A sociedade e a tecnologia

As discussões entre público e privado foram um dos grandes temas em pauta no presente mês e intensificaram os debates sobre ‘a que ponto as novas mídias estão transformando a privacidade num espetáculo público?’

Há dois acontecimentos recentes que nos ajudam na elucidação da questão. O primeiro deles envolvendo a modelo Daniela Cicarelli, que teve sua relação com o namorado filmada por uma câmera ‘escondida’ e posterior divulgação do conteúdo desta filmagem pela internet, utilizando, dentre outras formas, o site de vídeos YouTube. O outro episódio envolve também a divulgação de imagens cinematográficas, estas porém referentes ao enforcamento do ex-ditador iraquiano Saddam Hussein.

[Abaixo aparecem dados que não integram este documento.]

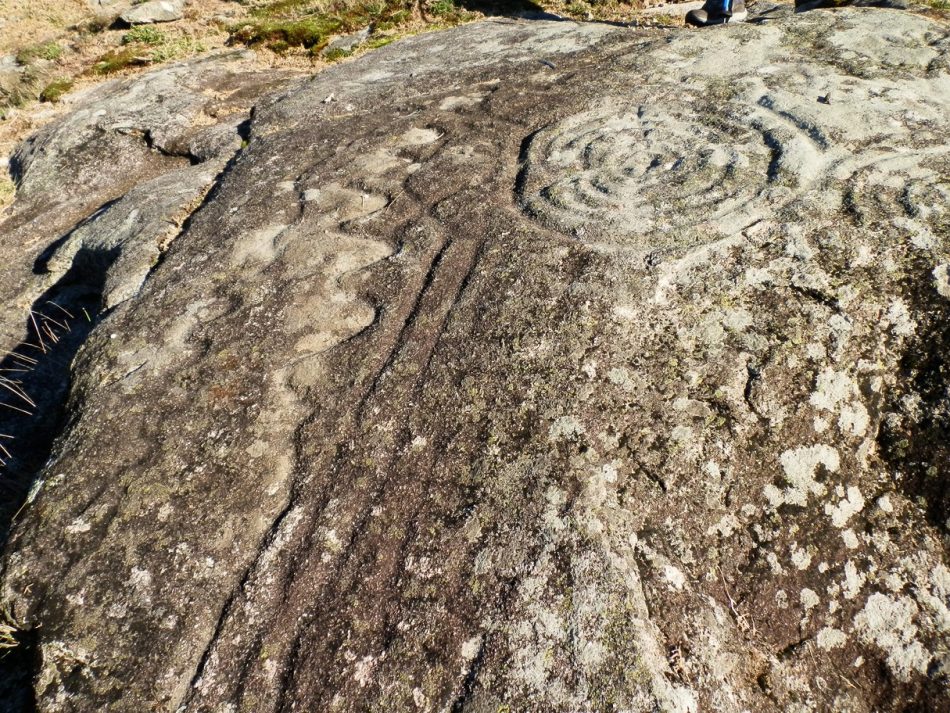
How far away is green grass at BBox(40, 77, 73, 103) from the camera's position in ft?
33.4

No caso de Daniela, não há, apesar do que diz o desembargador Francisco Cesar Pinheiro Rodrigues em artigo na Folha de S.Paulo de sábado (13/1), invasão da intimidade e da esfera privada. Daniela e seu namorado trocaram carícias em uma praia destinada ao público, portanto, não estavam na ‘intimidade’, mas, sim, aos olhos de todos presentes no local. O que constitui crime de atentado ao pudor, caso alguém, ao ver a cena, se sentisse lesado pelo ato que estava sendo praticado, mesmo que não tendo a intenção de ser observado, mas disponível aos olhos de todos os banhistas e transeuntes.

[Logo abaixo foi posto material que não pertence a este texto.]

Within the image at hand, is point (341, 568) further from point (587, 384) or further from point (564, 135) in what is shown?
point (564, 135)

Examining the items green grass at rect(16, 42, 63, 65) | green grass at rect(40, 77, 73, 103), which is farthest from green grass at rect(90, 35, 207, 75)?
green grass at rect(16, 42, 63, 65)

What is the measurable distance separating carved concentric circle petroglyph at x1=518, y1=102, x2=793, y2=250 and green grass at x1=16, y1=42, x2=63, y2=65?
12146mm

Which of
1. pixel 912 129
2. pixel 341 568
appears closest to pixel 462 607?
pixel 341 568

Um ato incompatível com o século 21

Ainda no caso de Daniela, a filmagem pode caracterizar até mesmo espionagem, mas não violação de privacidade em momento algum, já que o local utilizado pela modelo se caracteriza como local público. A modelo poderia processar a autor das imagens por danos morais, devido à divulgação do vídeo, mas nunca por violação de privacidade. Neste caso, não foi a privacidade que se transformou em espetáculo público, o que ocorreu com a divulgação. Aí, sim, cabe o aspecto legal entre permitir ou não a divulgação de imagens sem a devida autorização das pessoas envolvidas, de uma obra audiovisual na qual figuram aspectos de um determinado acontecimento concernentes à esfera pública.

Proibir o site de vídeos YouTube baseado na invasão de privacidade é, no mínimo, incoerente e inconstitucional. O vídeo deve, sim, ser proibido e ter sua divulgação vetada por ser, repito, uma obra audiovisual difundida sem a autorização das pessoas presentes na mesma. Diferente do que discutem os pensadores e juristas, não há invasão de privacidade; há violação dos direitos de imagem.

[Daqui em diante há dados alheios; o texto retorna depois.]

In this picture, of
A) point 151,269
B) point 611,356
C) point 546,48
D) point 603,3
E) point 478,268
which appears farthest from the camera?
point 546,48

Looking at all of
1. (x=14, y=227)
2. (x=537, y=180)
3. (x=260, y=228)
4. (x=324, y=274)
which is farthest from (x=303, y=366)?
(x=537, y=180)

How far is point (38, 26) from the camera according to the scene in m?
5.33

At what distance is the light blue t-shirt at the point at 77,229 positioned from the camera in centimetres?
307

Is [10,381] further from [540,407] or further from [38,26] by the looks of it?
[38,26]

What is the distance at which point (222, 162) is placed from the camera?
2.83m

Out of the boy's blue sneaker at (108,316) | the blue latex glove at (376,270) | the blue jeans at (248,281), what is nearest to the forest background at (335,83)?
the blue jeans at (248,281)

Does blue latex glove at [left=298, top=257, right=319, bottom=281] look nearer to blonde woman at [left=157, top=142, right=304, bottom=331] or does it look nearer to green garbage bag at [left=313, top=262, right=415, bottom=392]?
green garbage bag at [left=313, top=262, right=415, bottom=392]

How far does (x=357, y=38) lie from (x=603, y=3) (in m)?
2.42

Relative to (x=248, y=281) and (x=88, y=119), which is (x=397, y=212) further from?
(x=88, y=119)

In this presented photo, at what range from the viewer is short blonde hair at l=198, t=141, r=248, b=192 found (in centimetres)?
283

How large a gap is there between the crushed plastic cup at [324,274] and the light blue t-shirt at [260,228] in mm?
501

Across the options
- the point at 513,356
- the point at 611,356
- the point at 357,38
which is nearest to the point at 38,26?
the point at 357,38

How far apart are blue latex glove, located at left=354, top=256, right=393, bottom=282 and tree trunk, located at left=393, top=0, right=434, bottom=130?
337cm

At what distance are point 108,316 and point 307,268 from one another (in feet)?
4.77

O caso de Saddam Hussein é mais complicado. A começar pelo próprio ato de o enforcamento ter sido proibido de ser transmitido pelas redes de televisão do mundo e mesmo acompanhado por repórteres, dada a importância do ocorrido, assim como a própria difusão do julgamento do ex-líder iraquiano. Tomadas as devidas precauções quanto à filmagem do evento, ainda assim um vídeo clandestino foi feito e veiculado na internet. Antes de condenar o vídeo, devemos analisar o seu conteúdo, que mostra como a execução atingiu o maior nível da barbárie, pois o ex-ditador foi insultado e humilhado antes de lhe ser aplicada a sentença.

O vídeo acabou elucidando o final de um julgamento que foi, desde o início, conduzido com obscuridade e desrespeitando os direitos internacionais do ser humano. Claramente sem a intenção de o ser, o vídeo acabou tornando-se um documentário de um ato incompatível com o século no qual vivemos. Aqui novamente temos uma violação de divulgação dos direitos de imagem, pois as mesmas não foram permitidas pelos presentes no vídeo, embora se trate de um caso diferente do de Cicarelli – aqui não temos uma modelo, mas um ‘assassinato’ e, dependendo do viés adotado, o vídeo pode caracterizar-se como denúncia.

Guardadas as devidas proporções, seria o mesmo que a divulgação de imagens referentes aos campos de concentração da Alemanha nazista, ou mesmo dos porões de tortura do DOPS, que até hoje têm seu lado obscuro – que pertence ao interesse público, protegido pela não divulgação dos documentos concernentes ao órgão e pela não investigação de suas atividades amparadas pelo Estado.

Restrições à busca por conhecimento

Deve-se notar, portanto, que cada caso em particular tem sua peculiaridade e contexto e portanto deve ser analisado isoladamente, e não em conjunto. Tomemos, por exemplo, uma questão. Digamos que o vídeo pornográfico contendo a apresentadora ‘Xuxa’ seja divulgado pela internet sem autorização da produtora do mesmo. Isto consiste crime, pois não estão sendo respeitados os direitos autorais, mas a ação tem de ser movida pela produtora, e não pela apresentadora, a qual, quando realizou o vídeo, cedeu a divulgação e exibição de suas imagens. Se a produtora encarar o fato como ação mercadológica visando à divulgação do mesmo e forem respeitadas as leis quanto à classificação do vídeo, nada pode caracterizar o vídeo como criminoso.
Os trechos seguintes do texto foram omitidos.